When asked about what he looks for in a train station bar, Streit says that it should be open regularly and reliably, and that it should play terrible music, ideally Europop. The bar should be filled with interesting characters, possibly even shady ones, the beer must be very cheap, and your clothes should smell like fried food after you leave.

“The staff should also not be overly friendly right from the start,” he adds. “Friendliness is something the guest has to work for.”

With his home in eastern Germany, Streit’s main focus has been on the neighboring Czech Republic, where the historic train station pub, or nádražka, is a cherished institution, from relatively upmarket examples like Masaryčka, inside Prague’s renovated Masaryk Railway Station, to Restaurace Dejvické Nádraží, a longtime punk and day-drinking hangout just across town. Germany only has a few such pubs left, he says, but they are much too clean, and the beer they serve is too expensive.

Others seem to agree: All of Schienenstrang’s upcoming tours to Eastern European train station pubs are fully booked.

The Sense of a Journey

While travel is often part of the picture, that’s not always the case. In many eastern European villages, the bar at the train station is the only place that serves drinks, making it not “a train station pub” but more like the only pub in town. In that case, Anderton notes, it often takes on a bigger role in the community.

“It has a link to the past, so when you’re there you can kind of drift off and imagine the golden age of rail, which is cool as well.”

That local connection can contribute to the atmosphere. In addition, there’s often a palpable sense of history. Some train stations and train lines are being built today, of course, like New York’s Moynihan Hall. But much of our railway infrastructure was constructed in the late 19th or early 20th century.
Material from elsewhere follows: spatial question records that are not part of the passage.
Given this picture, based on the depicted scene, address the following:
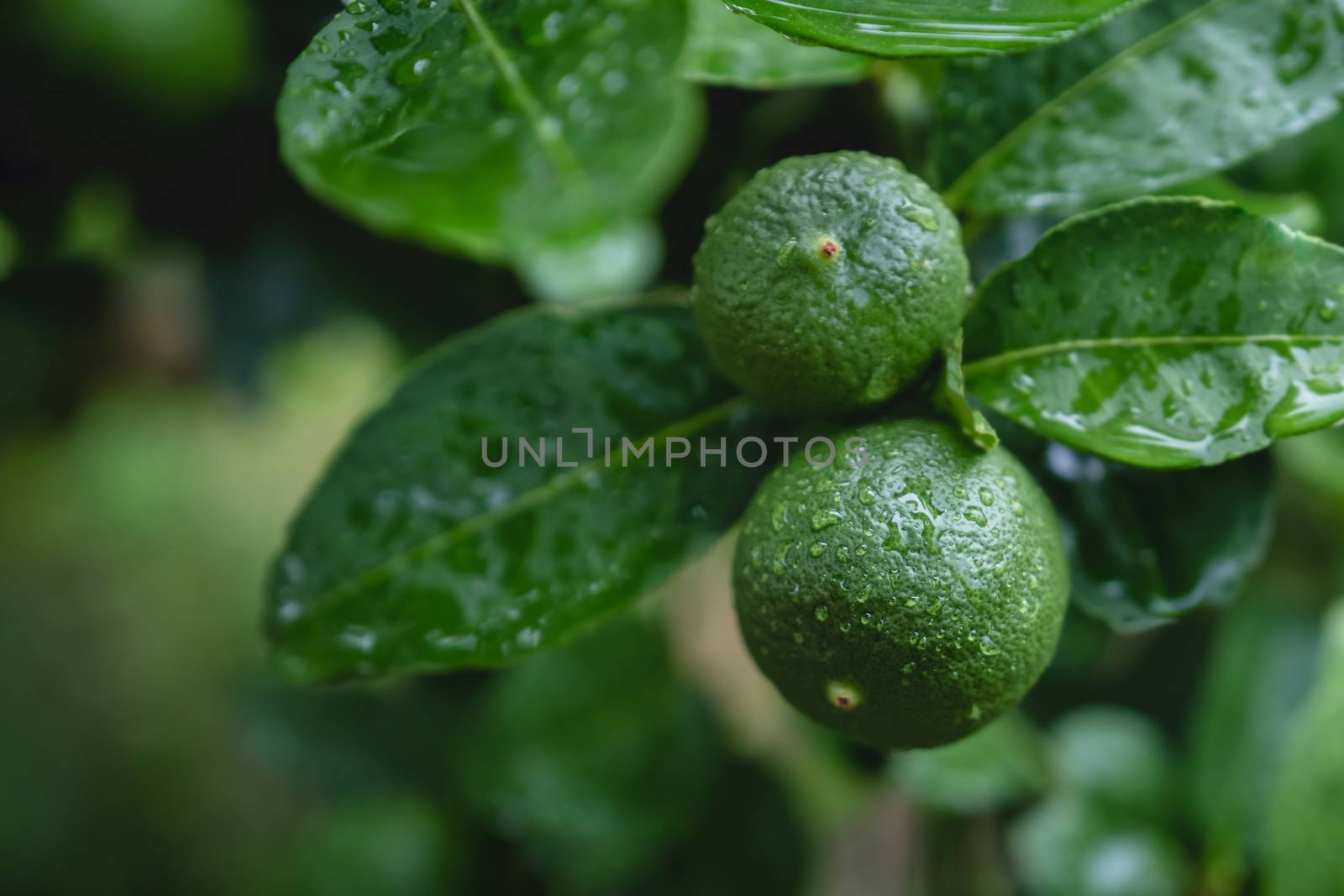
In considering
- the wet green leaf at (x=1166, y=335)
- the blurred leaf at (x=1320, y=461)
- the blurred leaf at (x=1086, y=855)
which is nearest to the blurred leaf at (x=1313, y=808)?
the blurred leaf at (x=1086, y=855)

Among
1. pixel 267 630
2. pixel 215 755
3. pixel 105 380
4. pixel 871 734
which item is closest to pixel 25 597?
pixel 215 755

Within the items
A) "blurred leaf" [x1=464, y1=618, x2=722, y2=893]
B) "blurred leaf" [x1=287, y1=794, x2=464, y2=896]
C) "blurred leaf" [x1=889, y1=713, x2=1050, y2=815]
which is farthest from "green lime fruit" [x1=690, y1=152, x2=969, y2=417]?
"blurred leaf" [x1=287, y1=794, x2=464, y2=896]

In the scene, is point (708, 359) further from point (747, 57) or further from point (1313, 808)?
point (1313, 808)

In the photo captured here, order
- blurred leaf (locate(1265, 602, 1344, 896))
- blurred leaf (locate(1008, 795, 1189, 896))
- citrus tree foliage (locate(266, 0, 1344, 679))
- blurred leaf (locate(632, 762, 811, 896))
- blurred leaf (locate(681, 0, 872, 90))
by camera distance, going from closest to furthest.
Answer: citrus tree foliage (locate(266, 0, 1344, 679)) < blurred leaf (locate(681, 0, 872, 90)) < blurred leaf (locate(1265, 602, 1344, 896)) < blurred leaf (locate(1008, 795, 1189, 896)) < blurred leaf (locate(632, 762, 811, 896))

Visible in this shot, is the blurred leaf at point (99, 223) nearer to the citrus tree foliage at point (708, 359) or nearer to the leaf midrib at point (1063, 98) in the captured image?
the citrus tree foliage at point (708, 359)

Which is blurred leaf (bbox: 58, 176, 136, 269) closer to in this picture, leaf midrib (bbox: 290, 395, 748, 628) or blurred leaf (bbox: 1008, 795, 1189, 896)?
leaf midrib (bbox: 290, 395, 748, 628)

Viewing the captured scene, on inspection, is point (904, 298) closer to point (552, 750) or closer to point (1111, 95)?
point (1111, 95)

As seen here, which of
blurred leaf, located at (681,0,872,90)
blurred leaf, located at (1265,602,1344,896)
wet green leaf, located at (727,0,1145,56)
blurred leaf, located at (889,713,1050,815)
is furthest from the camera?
blurred leaf, located at (889,713,1050,815)

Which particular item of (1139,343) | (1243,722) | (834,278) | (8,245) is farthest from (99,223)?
(1243,722)
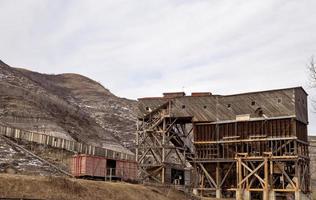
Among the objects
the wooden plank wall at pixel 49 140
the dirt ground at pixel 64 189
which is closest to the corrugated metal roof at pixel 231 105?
the wooden plank wall at pixel 49 140

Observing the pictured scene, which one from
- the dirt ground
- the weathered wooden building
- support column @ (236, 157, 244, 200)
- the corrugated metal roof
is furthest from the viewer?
the corrugated metal roof

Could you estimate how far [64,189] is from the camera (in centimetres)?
3406

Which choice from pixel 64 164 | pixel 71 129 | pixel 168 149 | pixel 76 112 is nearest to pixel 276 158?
pixel 168 149

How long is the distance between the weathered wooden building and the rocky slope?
18.2m

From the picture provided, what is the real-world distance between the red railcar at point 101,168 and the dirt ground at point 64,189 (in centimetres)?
508

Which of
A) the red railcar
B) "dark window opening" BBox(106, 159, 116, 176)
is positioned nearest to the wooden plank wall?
the red railcar

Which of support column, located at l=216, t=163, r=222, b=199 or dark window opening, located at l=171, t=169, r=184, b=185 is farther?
dark window opening, located at l=171, t=169, r=184, b=185

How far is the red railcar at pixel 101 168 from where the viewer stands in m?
44.3

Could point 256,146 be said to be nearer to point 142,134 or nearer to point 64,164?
point 142,134

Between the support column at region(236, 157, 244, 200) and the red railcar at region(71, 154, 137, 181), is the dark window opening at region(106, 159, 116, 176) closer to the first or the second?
the red railcar at region(71, 154, 137, 181)

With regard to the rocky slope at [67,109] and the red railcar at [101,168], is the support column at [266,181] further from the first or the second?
the rocky slope at [67,109]

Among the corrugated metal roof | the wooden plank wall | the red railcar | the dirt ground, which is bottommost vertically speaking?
the dirt ground

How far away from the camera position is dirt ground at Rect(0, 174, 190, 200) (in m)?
31.1

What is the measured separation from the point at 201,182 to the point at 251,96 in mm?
11603
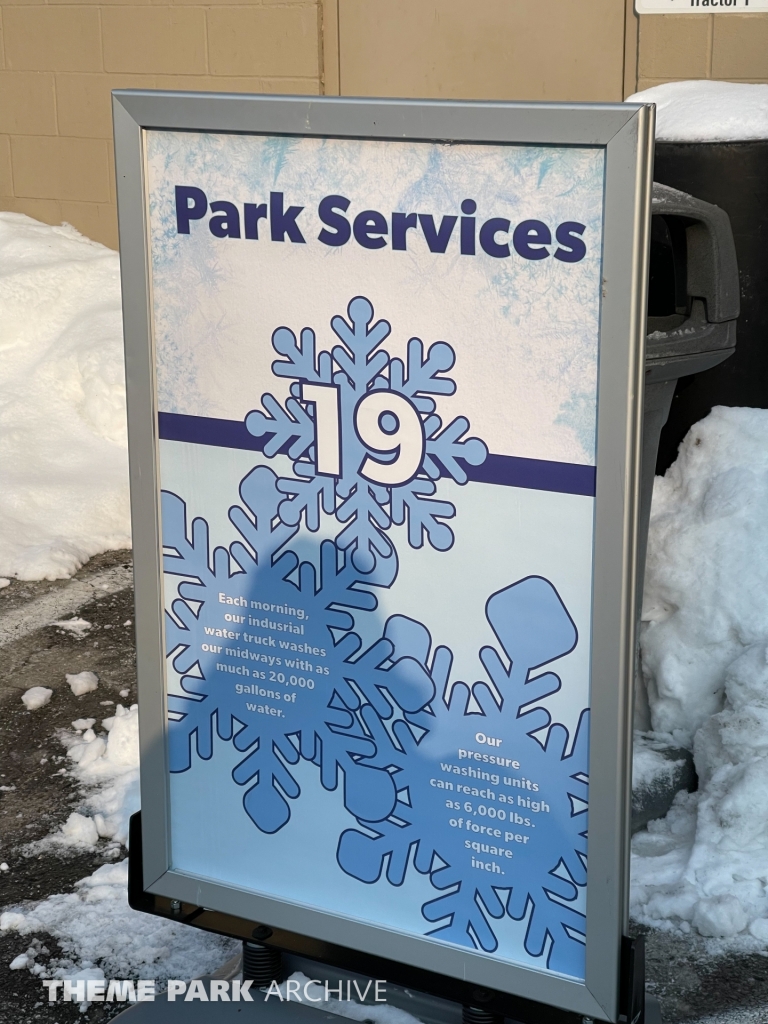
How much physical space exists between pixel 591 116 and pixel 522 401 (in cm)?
39

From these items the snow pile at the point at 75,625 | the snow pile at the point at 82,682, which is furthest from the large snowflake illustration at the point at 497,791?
the snow pile at the point at 75,625

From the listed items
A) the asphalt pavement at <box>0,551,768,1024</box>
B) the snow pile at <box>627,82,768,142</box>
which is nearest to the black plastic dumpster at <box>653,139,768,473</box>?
the snow pile at <box>627,82,768,142</box>

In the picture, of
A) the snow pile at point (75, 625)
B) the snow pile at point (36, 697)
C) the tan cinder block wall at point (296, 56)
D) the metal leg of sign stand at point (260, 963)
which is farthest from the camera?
the tan cinder block wall at point (296, 56)

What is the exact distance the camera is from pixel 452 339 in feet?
5.76

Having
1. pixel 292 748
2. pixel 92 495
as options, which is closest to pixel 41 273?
pixel 92 495

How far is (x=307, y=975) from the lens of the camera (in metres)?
2.37

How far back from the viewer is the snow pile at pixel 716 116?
10.1 ft

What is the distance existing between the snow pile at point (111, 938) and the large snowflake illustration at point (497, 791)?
0.85 m

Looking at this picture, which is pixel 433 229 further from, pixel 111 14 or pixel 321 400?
pixel 111 14

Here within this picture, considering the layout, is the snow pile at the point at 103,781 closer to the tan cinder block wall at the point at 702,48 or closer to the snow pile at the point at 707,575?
the snow pile at the point at 707,575

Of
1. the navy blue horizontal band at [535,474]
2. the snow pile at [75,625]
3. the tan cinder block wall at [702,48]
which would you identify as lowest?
the snow pile at [75,625]

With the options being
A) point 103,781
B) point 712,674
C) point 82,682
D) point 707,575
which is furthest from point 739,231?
point 82,682

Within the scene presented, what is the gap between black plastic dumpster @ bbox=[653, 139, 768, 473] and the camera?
10.1ft

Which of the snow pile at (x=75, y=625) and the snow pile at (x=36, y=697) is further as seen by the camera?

When a café, pub, or bar is set in those environs, drinkers can feel it.

“It gives you a kind of slight sense of grandeur,” Anderton says. “It has a link to the past, so when you’re there you can kind of drift off and imagine the golden age of rail, which is cool as well.”

For Tierney-Jones, both trains and beer fuel his lyrical writing. The best train station bars, he says, function as beer palaces, railway museums, and waiting rooms all in one, with a twinned nature of being both part of the journey and the destination itself that is echoed by the dual motivations of the clientele: Some drinkers in train station bars can’t linger at all, while others are going to stay all day. It differs, he notes, from airport drinking, where none of the guests are there by choice.

“It’s always good to accompany the excitement of rail travel with a couple of graceful pints of beer,” he says. “Italo Calvino once wrote, ‘To fly is the opposite of traveling: you cross a gap in space, you vanish into the void.’ I’d say that you are part of the journey when traveling by train, and a good railway pub is part of that experience.”